EXERCISE DESCRIPTION
Give every line from the entries that contains "text".

MATERIAL PROVIDED
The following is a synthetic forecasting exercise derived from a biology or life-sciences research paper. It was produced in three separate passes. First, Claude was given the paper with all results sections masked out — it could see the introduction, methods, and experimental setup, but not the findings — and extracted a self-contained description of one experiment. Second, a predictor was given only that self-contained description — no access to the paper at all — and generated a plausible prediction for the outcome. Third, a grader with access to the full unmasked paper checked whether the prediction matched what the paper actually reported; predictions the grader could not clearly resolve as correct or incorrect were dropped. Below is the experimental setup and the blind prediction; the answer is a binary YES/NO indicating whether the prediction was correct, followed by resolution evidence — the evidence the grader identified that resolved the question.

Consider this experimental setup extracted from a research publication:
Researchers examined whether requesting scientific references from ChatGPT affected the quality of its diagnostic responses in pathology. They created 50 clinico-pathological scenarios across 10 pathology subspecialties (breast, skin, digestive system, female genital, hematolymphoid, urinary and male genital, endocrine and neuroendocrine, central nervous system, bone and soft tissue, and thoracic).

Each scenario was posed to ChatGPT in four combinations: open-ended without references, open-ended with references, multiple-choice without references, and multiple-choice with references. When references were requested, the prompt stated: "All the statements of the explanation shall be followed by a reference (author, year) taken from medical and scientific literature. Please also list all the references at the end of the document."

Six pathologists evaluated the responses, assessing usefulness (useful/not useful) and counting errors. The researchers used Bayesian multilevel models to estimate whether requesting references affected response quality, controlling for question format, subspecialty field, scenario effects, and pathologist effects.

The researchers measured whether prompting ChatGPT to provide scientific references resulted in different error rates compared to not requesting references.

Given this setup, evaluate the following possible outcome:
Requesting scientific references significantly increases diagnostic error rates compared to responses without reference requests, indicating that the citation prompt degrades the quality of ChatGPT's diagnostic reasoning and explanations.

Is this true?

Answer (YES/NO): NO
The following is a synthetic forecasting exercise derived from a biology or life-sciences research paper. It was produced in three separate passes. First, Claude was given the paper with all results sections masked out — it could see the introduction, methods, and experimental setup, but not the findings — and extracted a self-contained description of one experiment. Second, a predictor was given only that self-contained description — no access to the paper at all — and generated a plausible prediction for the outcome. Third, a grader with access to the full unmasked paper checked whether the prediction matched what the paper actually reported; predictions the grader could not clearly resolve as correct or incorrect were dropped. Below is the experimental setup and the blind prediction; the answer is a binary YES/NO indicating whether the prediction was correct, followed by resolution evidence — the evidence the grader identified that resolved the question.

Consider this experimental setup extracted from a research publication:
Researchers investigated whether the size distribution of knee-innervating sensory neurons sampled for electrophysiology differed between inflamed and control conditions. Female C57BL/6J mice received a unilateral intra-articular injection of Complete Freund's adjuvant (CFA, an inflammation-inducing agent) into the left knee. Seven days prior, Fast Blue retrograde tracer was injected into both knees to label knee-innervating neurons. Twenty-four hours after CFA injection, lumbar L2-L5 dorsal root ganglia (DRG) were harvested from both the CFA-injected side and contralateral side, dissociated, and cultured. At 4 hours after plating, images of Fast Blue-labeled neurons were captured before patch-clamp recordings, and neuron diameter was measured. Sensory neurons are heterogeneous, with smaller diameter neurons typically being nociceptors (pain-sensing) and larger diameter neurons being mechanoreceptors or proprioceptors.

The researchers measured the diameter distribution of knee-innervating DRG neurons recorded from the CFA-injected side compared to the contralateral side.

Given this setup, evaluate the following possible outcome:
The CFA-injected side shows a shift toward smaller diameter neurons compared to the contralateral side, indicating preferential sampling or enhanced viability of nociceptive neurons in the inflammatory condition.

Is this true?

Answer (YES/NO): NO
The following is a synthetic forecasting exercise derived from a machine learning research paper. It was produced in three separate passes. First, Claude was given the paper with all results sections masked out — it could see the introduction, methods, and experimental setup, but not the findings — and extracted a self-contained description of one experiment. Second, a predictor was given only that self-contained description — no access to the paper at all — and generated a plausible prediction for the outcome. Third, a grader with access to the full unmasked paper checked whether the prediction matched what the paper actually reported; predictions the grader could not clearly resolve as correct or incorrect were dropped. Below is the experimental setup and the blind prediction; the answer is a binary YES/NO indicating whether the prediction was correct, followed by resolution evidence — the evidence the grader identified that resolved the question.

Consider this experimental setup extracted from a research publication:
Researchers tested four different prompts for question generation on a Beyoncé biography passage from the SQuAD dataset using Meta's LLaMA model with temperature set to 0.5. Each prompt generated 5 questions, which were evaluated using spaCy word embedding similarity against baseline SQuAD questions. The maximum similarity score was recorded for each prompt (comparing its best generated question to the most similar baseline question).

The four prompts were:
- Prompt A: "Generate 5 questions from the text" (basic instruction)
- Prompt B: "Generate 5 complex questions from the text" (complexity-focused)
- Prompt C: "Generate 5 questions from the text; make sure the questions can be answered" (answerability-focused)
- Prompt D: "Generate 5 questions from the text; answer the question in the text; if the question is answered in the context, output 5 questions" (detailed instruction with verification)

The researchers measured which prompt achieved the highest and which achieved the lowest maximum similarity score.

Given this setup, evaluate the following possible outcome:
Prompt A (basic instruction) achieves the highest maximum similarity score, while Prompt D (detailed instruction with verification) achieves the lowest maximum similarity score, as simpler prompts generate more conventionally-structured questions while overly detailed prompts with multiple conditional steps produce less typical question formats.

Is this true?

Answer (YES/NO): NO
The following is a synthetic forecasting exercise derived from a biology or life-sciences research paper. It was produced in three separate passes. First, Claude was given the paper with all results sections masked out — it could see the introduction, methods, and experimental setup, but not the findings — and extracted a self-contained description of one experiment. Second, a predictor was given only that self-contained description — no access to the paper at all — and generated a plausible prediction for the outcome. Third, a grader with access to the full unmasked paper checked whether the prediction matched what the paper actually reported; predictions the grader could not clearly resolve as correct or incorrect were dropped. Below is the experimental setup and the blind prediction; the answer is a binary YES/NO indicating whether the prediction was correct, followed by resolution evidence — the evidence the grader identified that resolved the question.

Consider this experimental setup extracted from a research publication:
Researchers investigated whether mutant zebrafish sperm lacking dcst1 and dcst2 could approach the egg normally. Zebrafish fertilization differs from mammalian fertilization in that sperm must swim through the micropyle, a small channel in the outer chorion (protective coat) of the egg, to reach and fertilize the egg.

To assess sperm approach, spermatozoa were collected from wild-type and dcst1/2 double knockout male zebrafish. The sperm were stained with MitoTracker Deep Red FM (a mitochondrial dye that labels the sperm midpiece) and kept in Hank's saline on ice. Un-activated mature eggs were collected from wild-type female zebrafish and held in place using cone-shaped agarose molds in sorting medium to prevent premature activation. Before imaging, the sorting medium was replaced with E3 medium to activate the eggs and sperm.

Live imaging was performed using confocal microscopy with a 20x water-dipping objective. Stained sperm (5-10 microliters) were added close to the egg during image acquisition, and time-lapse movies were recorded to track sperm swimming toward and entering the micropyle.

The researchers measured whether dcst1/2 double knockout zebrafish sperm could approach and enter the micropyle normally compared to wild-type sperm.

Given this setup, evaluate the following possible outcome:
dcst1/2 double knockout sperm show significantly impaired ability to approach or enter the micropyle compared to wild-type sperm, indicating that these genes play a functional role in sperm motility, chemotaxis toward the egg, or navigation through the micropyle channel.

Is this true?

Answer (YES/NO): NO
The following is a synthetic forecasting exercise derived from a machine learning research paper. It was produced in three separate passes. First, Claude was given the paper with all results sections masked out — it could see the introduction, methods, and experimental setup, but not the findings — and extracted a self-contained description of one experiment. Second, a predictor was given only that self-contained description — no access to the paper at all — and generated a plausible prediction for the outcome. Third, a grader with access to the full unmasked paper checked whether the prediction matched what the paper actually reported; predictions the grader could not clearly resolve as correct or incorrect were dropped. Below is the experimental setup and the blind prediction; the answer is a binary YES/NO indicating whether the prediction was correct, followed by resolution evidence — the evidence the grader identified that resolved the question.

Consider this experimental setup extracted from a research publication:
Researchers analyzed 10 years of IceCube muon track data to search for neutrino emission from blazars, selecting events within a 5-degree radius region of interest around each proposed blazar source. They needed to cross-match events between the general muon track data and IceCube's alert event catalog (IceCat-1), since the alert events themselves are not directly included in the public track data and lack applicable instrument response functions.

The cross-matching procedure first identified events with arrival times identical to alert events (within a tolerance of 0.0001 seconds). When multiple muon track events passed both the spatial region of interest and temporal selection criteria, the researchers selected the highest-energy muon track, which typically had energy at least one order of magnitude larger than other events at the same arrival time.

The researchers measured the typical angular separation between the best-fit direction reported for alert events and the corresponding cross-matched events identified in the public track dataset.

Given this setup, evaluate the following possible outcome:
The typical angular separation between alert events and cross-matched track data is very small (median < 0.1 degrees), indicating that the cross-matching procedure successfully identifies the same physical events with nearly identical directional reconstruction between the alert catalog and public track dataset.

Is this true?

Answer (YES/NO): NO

RESPONSE AREA
- Prompt A: "Generate 5 questions from the text" (basic instruction)
- Prompt B: "Generate 5 complex questions from the text" (complexity-focused)
- Prompt C: "Generate 5 questions from the text; make sure the questions can be answered" (answerability-focused)
- Prompt D: "Generate 5 questions from the text; answer the question in the text; if the question is answered in the context, output 5 questions" (detailed instruction with verification)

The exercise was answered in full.